Exercise:
When you print the records below, keep every word exact and leave out the images.
<<<<
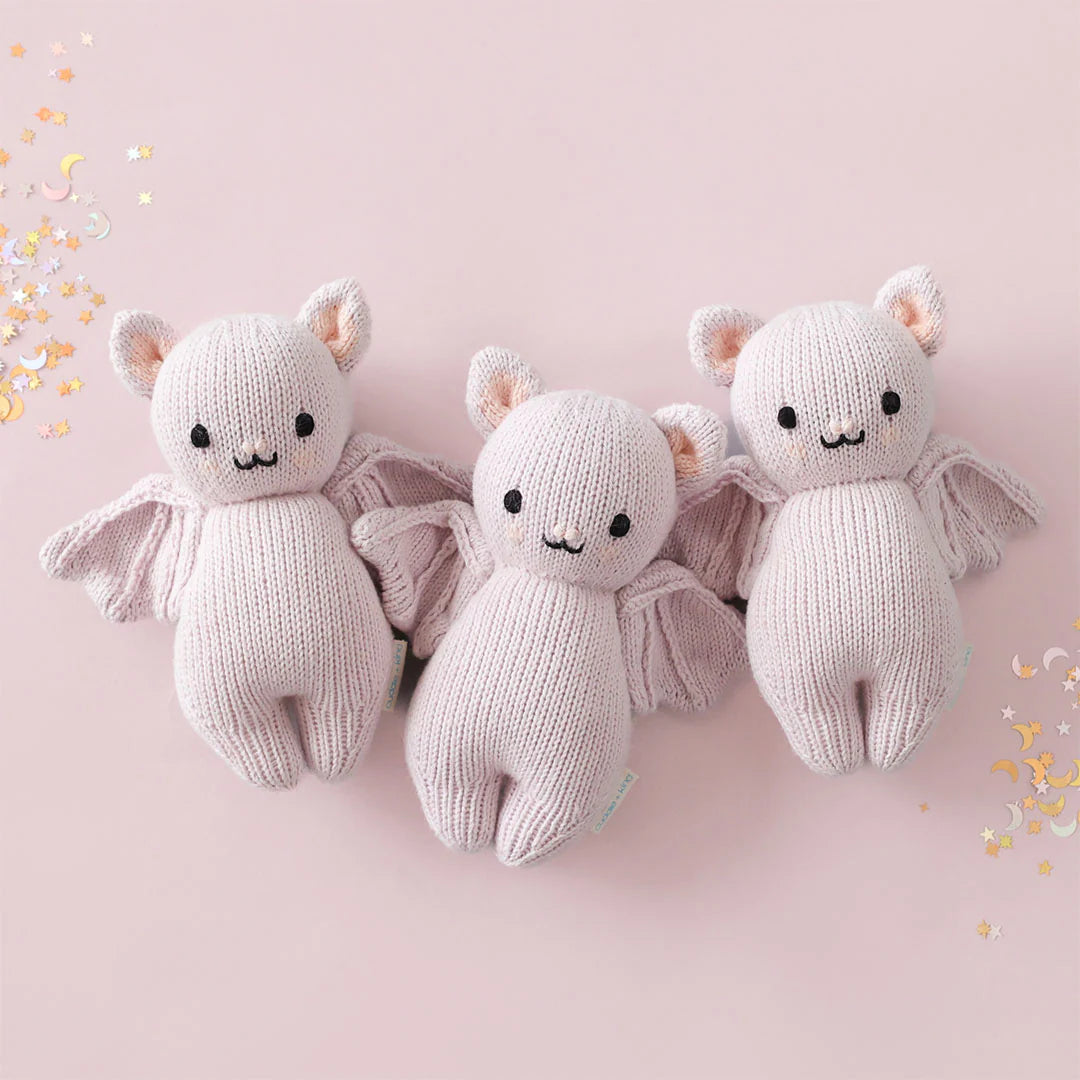 Three lavender knitted baby bat stuffed animals displayed on a pink background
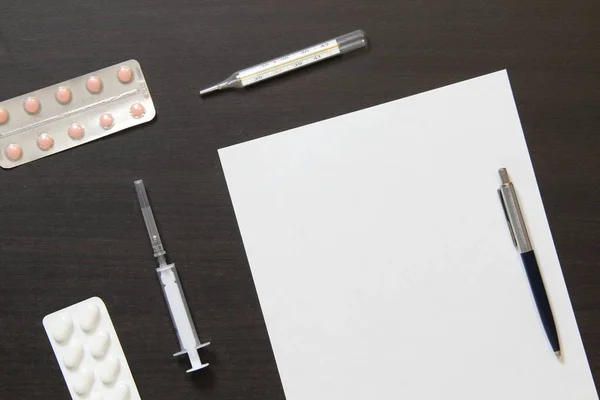 Template of white paper with pen, thermometer, syringe and pills in a blister on dark wenge color wooden background. The provision of medical and pharmacological services. With empty space for text.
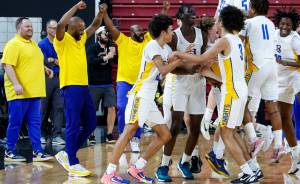 Daniel Phipps courtesy photos
Bremerton celebrates winning the 2A state boys basketball championship March 8 in Yakima.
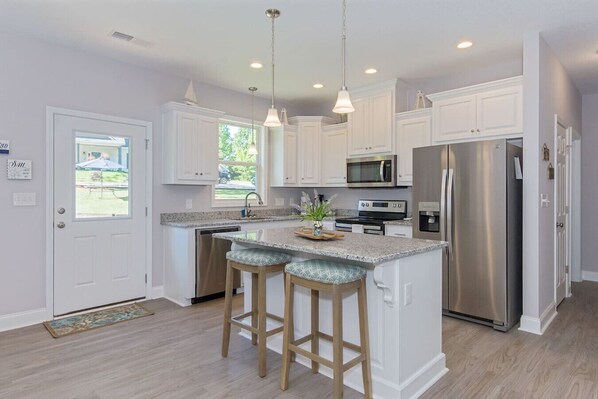 A modern kitchen with white cabinetry, stainless steel appliances, and a central island with bar stools.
>>>>
Task result:
 Three lavender knitted baby bat stuffed animals displayed on a pink background
 Template of white paper with pen, thermometer, syringe and pills in a blister on dark wenge color wooden background. The provision of medical and pharmacological services. With empty space for text.
 Daniel Phipps courtesy photos
Bremerton celebrates winning the 2A state boys basketball championship March 8 in Yakima.
 A modern kitchen with white cabinetry, stainless steel appliances, and a central island with bar stools.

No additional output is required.